» **Task to complete**
Copy out, word for word, every line from the one containing "Based on the image before" down to the last line.

» **Material supplied**
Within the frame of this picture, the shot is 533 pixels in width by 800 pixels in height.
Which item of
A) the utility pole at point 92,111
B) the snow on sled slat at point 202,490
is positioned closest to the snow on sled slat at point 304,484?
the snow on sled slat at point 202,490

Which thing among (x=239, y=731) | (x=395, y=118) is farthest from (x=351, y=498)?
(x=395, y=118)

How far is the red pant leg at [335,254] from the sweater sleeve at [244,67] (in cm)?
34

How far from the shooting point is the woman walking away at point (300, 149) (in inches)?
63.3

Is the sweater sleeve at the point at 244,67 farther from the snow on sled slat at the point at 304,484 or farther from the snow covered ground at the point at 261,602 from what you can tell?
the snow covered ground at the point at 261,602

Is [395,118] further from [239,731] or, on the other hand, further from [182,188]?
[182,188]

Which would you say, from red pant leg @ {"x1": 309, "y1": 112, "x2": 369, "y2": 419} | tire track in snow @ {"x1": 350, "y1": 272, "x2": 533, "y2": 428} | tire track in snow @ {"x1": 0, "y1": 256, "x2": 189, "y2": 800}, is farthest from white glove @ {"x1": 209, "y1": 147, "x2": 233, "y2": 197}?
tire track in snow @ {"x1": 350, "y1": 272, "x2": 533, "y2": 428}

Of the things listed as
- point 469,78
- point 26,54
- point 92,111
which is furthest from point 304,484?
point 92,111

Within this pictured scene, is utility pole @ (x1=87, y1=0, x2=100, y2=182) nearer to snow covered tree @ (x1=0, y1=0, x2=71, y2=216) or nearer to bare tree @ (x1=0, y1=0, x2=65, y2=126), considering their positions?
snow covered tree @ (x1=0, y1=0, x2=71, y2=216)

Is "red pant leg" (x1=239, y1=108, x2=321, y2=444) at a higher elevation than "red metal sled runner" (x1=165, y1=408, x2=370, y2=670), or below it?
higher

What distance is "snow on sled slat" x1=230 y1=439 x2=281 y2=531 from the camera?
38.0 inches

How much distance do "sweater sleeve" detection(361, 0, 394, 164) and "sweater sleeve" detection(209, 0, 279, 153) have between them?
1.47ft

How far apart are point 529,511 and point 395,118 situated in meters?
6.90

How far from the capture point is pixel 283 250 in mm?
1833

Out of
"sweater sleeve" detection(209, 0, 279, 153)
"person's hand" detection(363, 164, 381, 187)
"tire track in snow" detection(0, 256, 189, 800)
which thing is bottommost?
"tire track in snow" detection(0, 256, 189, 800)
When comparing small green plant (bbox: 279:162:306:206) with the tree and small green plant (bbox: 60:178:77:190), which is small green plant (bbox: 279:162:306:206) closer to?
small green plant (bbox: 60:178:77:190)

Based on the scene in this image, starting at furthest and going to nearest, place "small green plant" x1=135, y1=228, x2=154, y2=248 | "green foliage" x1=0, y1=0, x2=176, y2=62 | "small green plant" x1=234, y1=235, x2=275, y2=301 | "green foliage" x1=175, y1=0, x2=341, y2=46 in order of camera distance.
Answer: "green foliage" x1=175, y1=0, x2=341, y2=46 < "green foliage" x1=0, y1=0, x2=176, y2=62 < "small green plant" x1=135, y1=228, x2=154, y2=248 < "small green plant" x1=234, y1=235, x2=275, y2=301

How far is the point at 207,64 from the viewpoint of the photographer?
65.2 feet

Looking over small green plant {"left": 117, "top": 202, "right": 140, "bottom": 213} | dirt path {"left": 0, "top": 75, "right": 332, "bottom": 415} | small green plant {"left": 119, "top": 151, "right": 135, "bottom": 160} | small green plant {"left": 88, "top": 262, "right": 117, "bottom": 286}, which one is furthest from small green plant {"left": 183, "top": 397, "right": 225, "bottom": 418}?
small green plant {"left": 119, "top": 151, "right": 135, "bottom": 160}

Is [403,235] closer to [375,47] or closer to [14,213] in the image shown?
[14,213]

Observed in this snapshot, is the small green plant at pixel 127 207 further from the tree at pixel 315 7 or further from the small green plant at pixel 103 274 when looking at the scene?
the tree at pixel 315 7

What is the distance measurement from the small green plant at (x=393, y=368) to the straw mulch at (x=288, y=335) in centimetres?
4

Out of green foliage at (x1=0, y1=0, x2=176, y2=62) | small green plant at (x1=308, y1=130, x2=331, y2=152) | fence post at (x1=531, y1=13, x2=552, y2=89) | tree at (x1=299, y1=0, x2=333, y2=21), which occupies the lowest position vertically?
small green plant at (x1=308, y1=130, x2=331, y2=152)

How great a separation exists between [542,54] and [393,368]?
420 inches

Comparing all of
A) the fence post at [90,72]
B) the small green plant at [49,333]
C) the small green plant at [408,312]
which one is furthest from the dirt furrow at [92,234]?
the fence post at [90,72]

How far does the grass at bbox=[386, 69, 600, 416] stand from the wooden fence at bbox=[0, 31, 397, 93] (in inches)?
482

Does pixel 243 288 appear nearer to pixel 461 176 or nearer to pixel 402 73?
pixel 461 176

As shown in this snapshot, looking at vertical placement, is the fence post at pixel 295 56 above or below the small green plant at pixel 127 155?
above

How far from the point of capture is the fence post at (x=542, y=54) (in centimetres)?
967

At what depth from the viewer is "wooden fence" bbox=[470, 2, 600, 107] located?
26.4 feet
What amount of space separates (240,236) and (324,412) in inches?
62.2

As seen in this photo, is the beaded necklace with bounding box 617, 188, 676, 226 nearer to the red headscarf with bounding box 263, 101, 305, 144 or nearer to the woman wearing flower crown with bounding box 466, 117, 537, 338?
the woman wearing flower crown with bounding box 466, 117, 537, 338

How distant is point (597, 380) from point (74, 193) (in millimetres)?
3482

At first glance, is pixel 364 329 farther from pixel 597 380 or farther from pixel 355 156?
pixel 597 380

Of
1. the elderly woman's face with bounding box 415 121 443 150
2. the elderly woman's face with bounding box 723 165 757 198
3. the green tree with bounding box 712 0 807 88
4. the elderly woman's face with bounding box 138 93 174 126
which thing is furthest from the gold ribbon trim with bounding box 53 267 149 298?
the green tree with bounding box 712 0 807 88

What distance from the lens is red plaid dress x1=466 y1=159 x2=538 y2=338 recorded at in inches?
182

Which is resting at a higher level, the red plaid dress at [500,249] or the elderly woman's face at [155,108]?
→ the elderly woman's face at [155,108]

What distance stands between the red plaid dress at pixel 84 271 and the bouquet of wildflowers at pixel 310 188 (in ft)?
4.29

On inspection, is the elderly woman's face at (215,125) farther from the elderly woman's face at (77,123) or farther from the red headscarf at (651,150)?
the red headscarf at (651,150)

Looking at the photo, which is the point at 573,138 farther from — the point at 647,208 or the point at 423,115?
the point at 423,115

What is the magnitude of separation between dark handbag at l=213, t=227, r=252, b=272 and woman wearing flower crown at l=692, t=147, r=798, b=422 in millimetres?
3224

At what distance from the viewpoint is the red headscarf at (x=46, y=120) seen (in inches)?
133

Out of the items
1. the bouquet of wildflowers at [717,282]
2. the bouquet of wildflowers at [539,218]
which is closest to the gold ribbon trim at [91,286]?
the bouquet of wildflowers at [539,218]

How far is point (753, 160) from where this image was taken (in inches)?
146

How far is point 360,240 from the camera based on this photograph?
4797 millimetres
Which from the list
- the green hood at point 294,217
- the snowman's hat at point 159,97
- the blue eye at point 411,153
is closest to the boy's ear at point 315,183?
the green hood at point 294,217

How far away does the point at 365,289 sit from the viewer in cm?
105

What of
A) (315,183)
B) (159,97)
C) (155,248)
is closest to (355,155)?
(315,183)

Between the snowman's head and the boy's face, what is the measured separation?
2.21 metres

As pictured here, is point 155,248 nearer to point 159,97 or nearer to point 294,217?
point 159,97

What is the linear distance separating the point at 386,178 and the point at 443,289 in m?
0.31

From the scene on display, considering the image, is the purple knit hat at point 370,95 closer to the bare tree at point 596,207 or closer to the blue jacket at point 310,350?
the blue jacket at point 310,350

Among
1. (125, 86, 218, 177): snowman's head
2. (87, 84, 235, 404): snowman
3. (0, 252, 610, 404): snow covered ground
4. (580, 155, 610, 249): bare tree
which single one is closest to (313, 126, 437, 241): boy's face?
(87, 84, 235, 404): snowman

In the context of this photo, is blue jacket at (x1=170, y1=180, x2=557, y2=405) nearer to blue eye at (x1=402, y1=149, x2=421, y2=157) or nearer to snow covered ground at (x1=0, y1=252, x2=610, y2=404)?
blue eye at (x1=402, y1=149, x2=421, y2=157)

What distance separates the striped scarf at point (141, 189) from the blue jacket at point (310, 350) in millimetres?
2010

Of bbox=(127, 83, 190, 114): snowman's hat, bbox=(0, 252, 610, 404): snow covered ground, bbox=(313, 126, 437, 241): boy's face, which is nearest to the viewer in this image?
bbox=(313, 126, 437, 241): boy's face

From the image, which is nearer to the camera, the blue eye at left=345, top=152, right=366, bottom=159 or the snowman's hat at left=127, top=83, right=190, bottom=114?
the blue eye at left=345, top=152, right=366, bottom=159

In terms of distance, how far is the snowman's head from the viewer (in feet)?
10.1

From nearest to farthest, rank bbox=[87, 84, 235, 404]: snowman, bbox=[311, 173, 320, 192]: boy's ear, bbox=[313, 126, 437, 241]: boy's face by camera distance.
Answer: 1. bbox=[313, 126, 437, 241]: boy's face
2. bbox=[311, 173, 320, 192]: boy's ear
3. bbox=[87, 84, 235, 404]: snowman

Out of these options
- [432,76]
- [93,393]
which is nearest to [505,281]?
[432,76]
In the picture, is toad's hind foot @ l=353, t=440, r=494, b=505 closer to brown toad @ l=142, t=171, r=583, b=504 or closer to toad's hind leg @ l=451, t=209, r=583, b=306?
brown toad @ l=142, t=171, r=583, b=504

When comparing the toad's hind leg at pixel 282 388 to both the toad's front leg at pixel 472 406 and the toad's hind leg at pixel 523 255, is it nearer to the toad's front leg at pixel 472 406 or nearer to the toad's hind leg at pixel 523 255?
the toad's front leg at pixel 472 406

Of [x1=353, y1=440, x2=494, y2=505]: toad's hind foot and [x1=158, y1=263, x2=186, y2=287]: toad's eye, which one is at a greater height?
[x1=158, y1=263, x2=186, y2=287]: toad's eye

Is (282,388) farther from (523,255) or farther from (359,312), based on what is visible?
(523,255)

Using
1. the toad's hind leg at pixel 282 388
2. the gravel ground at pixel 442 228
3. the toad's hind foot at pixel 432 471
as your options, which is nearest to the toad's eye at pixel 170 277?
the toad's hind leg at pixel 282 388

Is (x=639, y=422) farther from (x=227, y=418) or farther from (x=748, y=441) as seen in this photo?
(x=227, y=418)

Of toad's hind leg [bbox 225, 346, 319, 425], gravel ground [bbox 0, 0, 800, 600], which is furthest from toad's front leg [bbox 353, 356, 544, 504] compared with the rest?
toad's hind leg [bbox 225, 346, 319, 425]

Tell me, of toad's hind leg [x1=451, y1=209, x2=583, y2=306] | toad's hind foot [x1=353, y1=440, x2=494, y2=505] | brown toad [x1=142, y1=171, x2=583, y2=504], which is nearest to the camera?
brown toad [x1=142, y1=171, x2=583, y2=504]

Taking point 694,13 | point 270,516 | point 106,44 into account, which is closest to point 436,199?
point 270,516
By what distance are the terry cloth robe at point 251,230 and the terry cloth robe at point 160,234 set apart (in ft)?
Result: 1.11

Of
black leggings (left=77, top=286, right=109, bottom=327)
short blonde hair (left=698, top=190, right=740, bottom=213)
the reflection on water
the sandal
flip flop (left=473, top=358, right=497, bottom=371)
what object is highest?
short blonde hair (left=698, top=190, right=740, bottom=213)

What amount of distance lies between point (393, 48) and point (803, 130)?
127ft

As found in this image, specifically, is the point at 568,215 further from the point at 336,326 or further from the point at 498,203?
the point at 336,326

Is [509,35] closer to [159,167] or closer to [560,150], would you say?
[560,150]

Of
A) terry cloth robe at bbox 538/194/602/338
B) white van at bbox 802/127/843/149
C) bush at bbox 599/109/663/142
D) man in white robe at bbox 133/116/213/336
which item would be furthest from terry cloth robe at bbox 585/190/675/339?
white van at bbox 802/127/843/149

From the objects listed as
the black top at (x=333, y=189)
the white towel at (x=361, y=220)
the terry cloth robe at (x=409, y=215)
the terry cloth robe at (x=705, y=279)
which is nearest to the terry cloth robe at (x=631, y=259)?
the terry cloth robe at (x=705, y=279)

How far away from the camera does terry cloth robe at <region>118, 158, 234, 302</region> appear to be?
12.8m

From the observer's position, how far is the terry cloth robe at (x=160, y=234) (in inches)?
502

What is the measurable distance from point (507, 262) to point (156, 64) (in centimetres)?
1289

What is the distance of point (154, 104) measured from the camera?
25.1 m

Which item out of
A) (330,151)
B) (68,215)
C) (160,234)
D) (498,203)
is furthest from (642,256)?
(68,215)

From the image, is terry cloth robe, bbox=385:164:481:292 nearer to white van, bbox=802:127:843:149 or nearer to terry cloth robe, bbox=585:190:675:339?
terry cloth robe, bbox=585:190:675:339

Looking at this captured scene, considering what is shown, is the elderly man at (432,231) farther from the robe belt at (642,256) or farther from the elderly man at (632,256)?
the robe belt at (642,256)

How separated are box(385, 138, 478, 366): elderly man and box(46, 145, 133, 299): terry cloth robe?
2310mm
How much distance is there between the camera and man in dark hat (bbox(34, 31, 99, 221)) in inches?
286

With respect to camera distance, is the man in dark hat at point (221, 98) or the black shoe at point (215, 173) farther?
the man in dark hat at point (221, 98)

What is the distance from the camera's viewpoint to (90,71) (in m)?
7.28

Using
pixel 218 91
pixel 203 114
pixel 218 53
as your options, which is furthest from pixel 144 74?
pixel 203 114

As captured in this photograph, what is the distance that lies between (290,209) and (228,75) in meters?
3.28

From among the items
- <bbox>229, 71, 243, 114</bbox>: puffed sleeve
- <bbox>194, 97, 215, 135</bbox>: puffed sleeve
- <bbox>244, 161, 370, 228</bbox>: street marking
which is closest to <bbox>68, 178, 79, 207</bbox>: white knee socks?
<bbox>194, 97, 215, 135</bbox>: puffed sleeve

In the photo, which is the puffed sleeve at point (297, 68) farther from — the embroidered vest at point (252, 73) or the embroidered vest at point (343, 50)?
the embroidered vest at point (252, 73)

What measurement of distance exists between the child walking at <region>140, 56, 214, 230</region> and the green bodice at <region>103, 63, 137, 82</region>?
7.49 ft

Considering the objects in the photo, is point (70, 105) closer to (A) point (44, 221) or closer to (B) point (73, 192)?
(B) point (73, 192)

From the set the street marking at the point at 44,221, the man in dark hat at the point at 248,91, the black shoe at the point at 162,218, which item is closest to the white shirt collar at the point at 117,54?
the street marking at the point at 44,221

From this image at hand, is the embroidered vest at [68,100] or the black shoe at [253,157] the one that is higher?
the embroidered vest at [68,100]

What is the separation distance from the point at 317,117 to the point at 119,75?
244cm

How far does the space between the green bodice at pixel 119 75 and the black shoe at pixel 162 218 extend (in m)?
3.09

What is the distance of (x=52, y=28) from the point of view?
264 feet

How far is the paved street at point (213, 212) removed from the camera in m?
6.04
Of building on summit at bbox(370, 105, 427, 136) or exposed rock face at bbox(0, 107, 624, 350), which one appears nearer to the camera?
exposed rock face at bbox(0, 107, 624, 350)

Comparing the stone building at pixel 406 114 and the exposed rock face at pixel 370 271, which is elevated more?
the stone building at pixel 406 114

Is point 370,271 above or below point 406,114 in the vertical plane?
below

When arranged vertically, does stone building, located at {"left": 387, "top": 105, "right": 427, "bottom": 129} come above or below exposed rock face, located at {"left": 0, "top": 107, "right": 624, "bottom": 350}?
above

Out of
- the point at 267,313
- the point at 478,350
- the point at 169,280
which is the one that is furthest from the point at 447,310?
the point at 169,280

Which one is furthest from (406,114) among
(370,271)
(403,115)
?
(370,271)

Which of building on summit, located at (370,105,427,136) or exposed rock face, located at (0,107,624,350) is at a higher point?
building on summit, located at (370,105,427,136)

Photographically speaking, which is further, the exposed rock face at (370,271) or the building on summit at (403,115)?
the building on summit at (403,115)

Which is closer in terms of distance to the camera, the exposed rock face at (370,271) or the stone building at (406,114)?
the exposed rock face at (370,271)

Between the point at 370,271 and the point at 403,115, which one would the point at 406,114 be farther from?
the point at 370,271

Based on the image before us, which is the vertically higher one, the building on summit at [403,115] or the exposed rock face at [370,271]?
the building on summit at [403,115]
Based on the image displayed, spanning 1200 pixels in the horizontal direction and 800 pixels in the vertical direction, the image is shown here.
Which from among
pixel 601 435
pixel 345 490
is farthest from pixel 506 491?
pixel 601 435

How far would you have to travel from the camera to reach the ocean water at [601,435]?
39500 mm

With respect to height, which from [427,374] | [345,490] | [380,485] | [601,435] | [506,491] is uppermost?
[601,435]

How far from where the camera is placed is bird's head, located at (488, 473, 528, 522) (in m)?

» **Output of the task**
Based on the image before us, which is the vertically higher one, the building on summit at [403,115] or the exposed rock face at [370,271]?
the building on summit at [403,115]
Based on the image displayed, spanning 1200 pixels in the horizontal direction and 800 pixels in the vertical direction, the image is shown here.
Which from among
pixel 601 435
pixel 345 490
is farthest from pixel 506 491?
pixel 601 435

How far would you have to travel from the camera to reach the ocean water at [601,435]?
39500 mm

With respect to height, which from [427,374] | [345,490] | [380,485] | [601,435] | [506,491] is uppermost?
[601,435]

How far from where the camera is placed is bird's head, located at (488, 473, 528, 522) (in m)?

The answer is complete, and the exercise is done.